Ia menggasak sejumlah produk personal care atau produk perawatan diri. Barang curian yang berjumlah banyak itu disimpan pelaku dalam ransel. Beruntung, pergerakan lelaki asal Desa Tulamben, Kubu, Karangasem, ini diketahui.
Polisi bergegas stanby di luar toko, lalu mengamankannya di parkiran ketika hendak kabur.
Kapolsek Dentim Kompol I Ketut Tomiyasa, S.H., M.H., menerangkan, pengungkapan kasus berdasarkan laporan informasi dari koordinator Clandys bernama Yesa Lestari, 42 tahun, Rabu 7 Mei 2025, sekitar pukul 13.00 WITA.
Bahwa pihaknya menemukan orang dengan gerak-gerik mencurigakan yang masih berada di dalam toko modern tersebut. Kuat dugaan sebagai pelaku pencurian.
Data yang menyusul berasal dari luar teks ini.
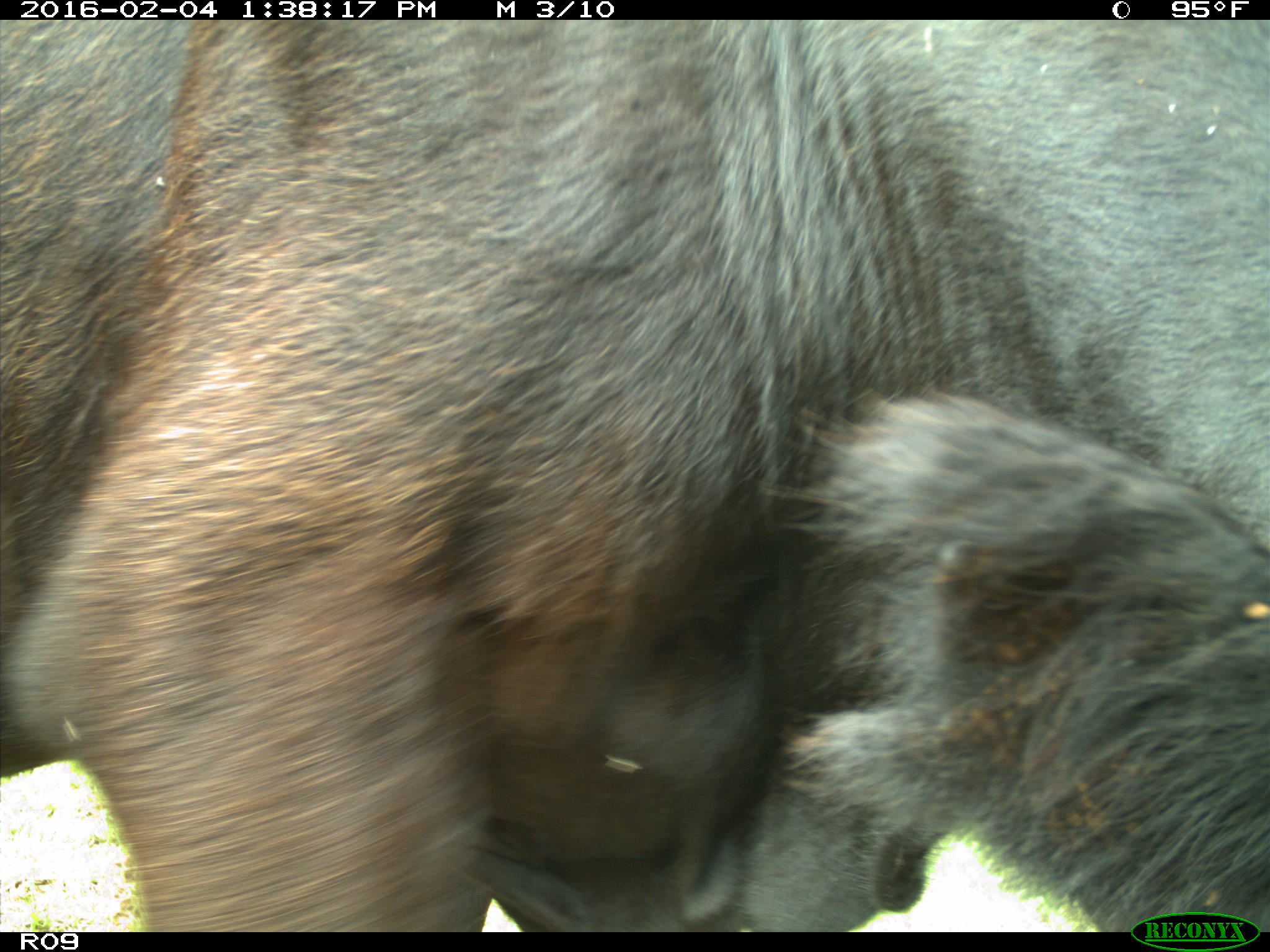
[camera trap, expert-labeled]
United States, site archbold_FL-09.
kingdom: Animalia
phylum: Chordata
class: Mammalia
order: Artiodactyla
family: Bovidae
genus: Bos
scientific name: Bos taurus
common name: domestic cow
Bos taurus (domestic cow).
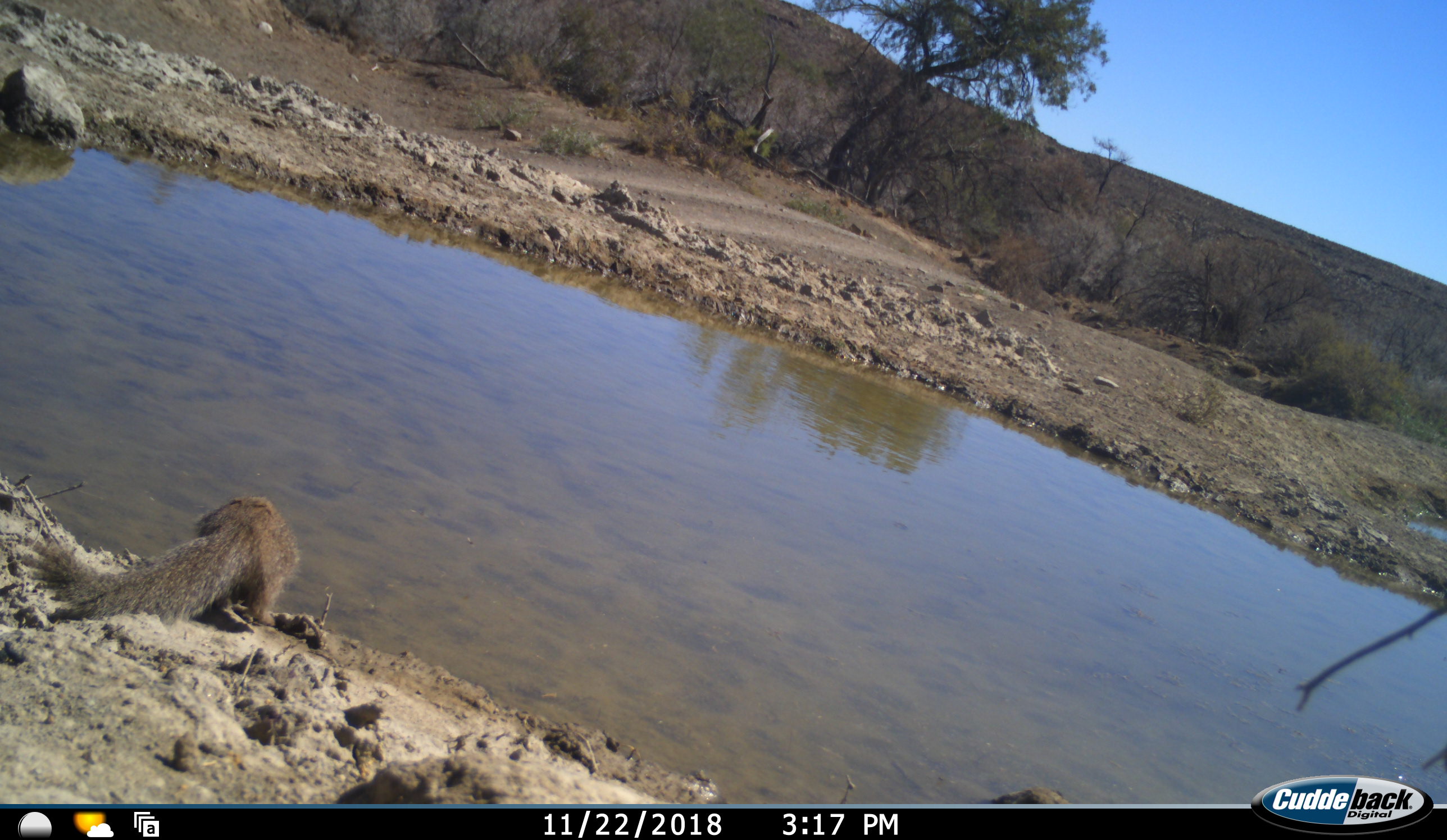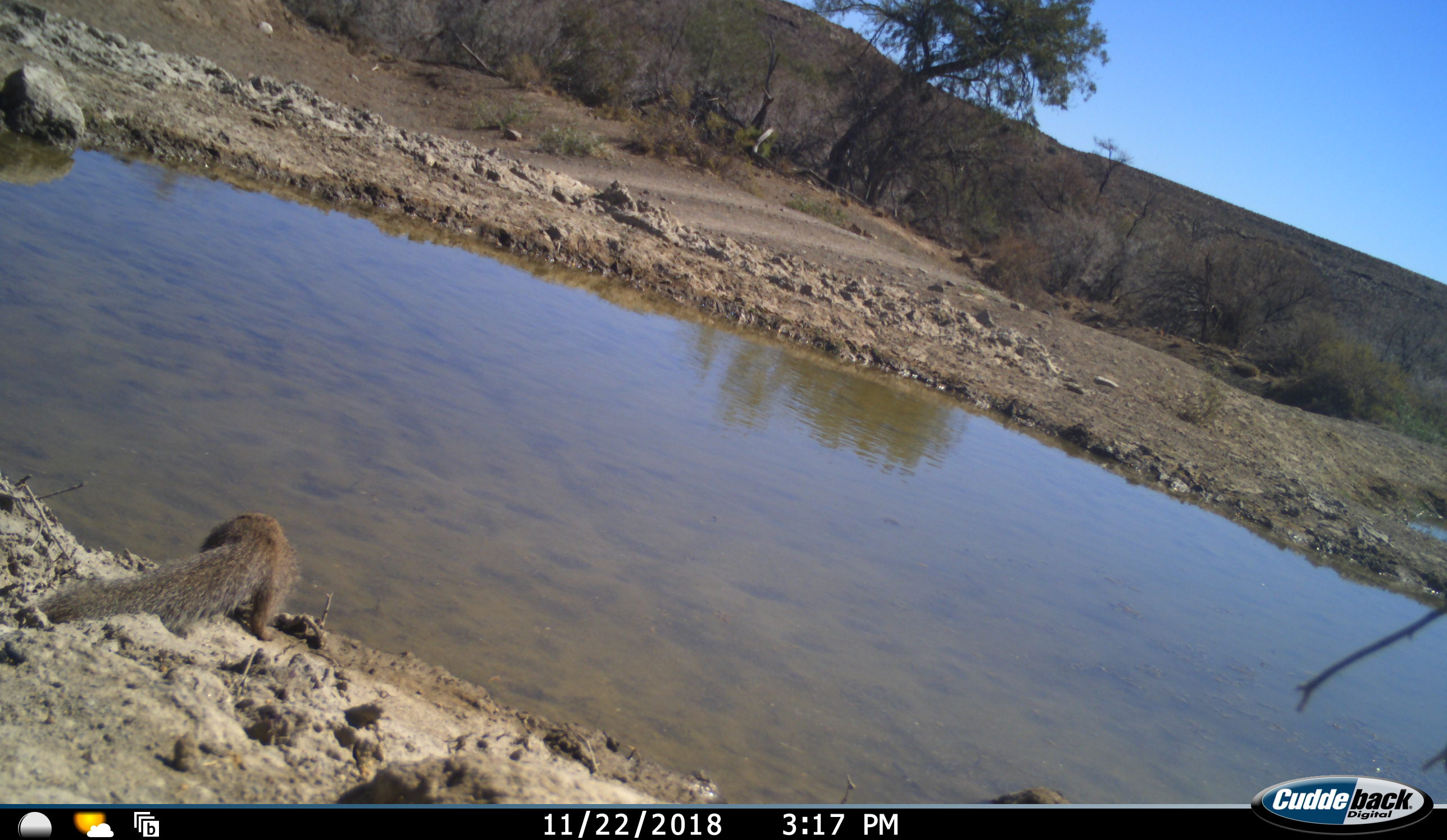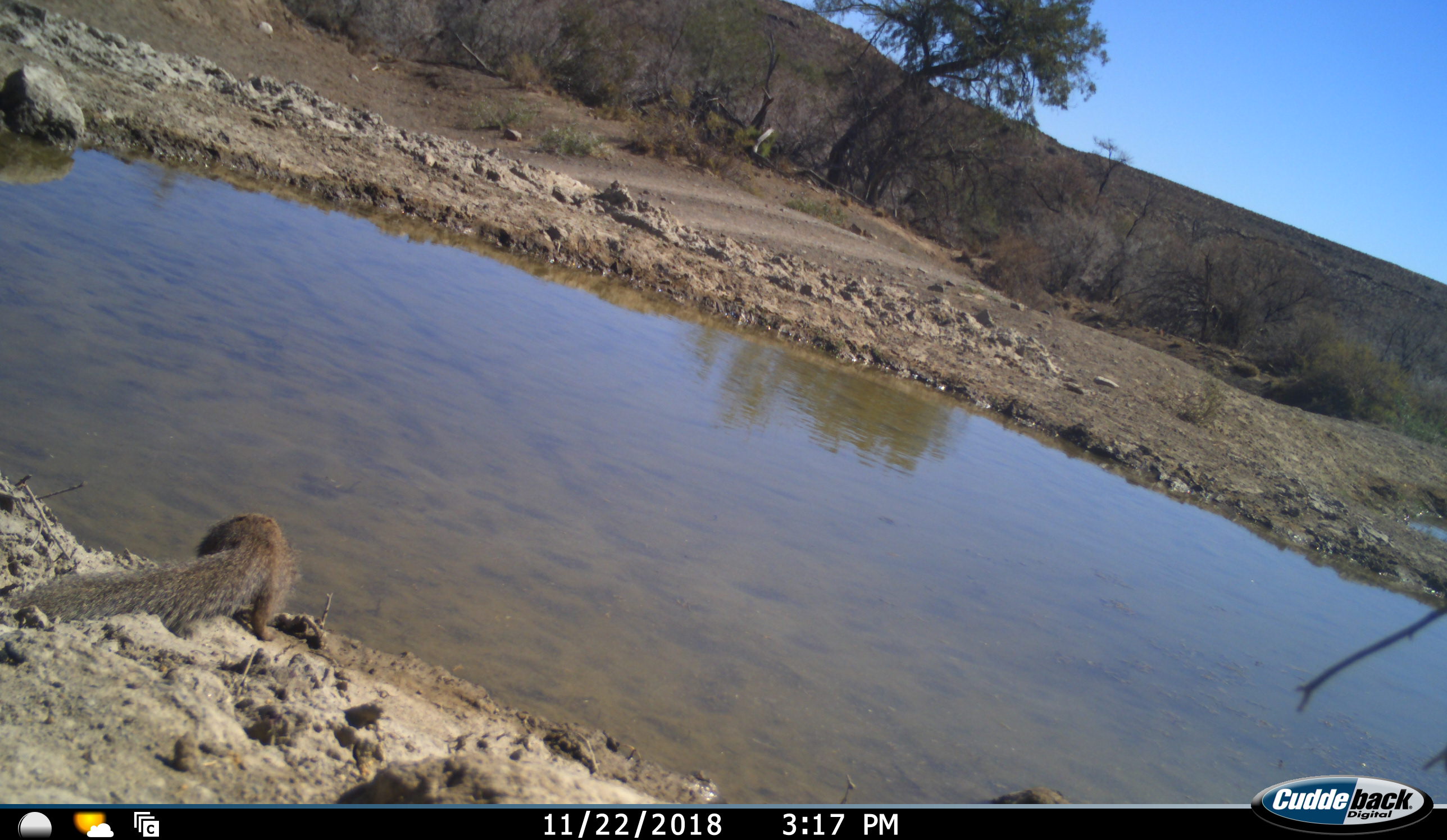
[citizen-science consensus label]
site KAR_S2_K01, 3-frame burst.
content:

Tim selanjutnya dikerahkan untuk melakukan penyelidikan. Sesampainya di sana, pihak Clandys mengaku bahwa yang bersangkutan terpantau masih berada di dalam.
Agar tidak mengganggu kenyamanan masyarakat yang sedang berbelanja, Tim standby di beberapa titik, baik di pintu keluar hingga di parkiran.
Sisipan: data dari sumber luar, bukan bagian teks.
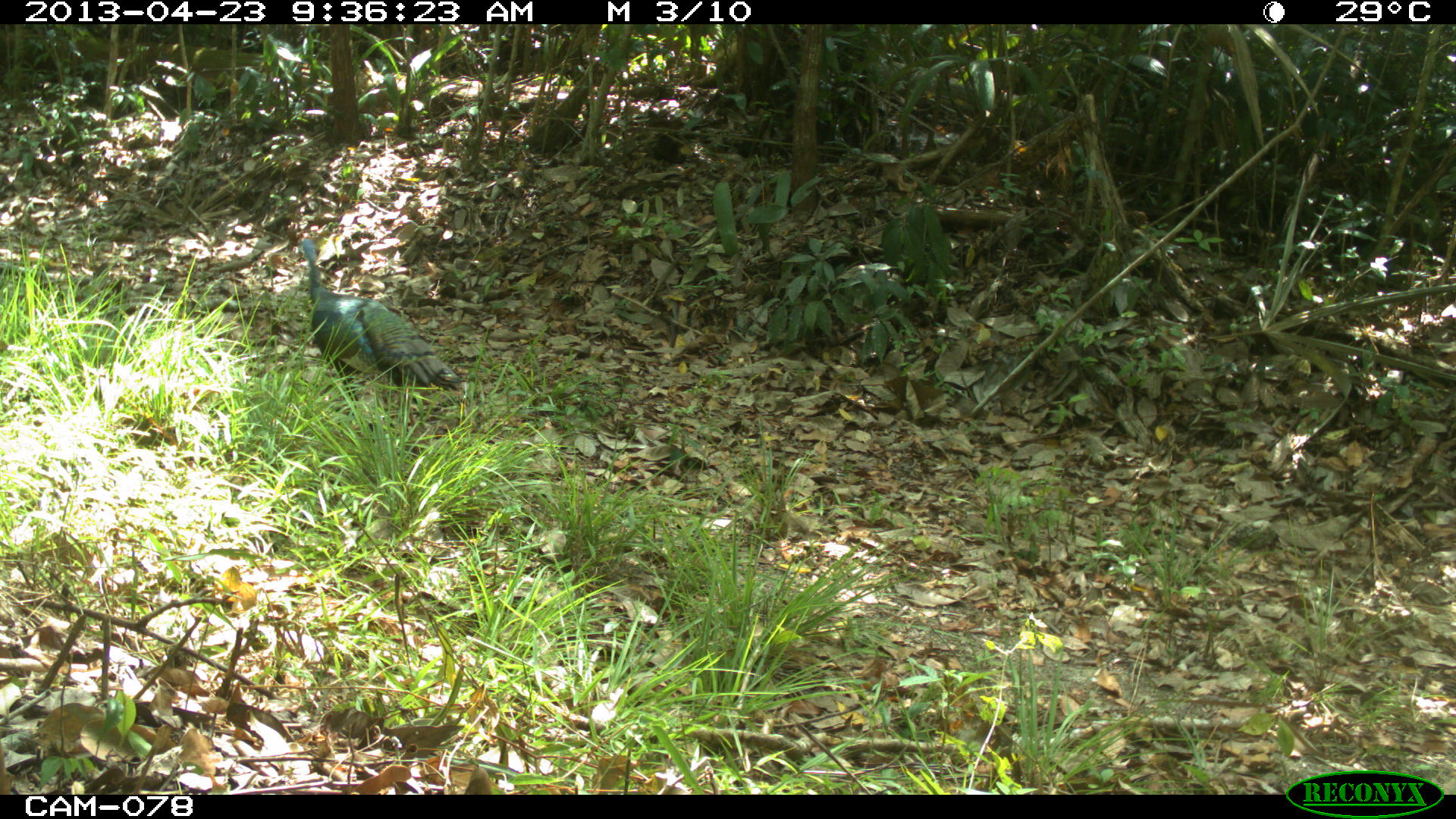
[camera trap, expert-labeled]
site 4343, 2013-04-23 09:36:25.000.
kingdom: Animalia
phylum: Chordata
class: Aves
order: Galliformes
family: Phasianidae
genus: Meleagris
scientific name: Meleagris ocellata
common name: ocellated turkey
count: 1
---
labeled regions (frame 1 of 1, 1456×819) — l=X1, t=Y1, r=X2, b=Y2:
meleagris ocellata: l=298, t=237, r=465, b=404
Saat keluar dari toko dengan kondisi terburu-buru, Tim langsung menggamankannya beserta tas ransel yang dibawanya.
Benar dugaan tersebut, di dalam tas berisi barang-barang personal care yang diambil pelaku dari dalam toko tanpa membayar di kasir. Perbuatan pelaku terekam kamera CCTV.
Selanjutnya, pelaku dan barang bukti dibawa ke Mapolsek Dentim untuk proses lebih lanjut.
Hasil interogasi, ia mengaku telah mengambil berbagai barang personal care berbagai merek seorang diri.
"Ternyata, sebelumnya pelaku dua kali mengambil barang di TKP dan telah menjualnya secara eceran," ungkapnya.
Uang hasil penjualan digunakan untuk kebutuhan sehari-hari. Kali ini barang bukti yang diamankan berupa puluhan Rexona berbagai jenis dan parfum berbagai macam.
Polisi juga mengamankan sebuah tas ransel warna ungu dan satu unit sepeda motor Vario DK 6048 GAD yang digunakan saat beraksi.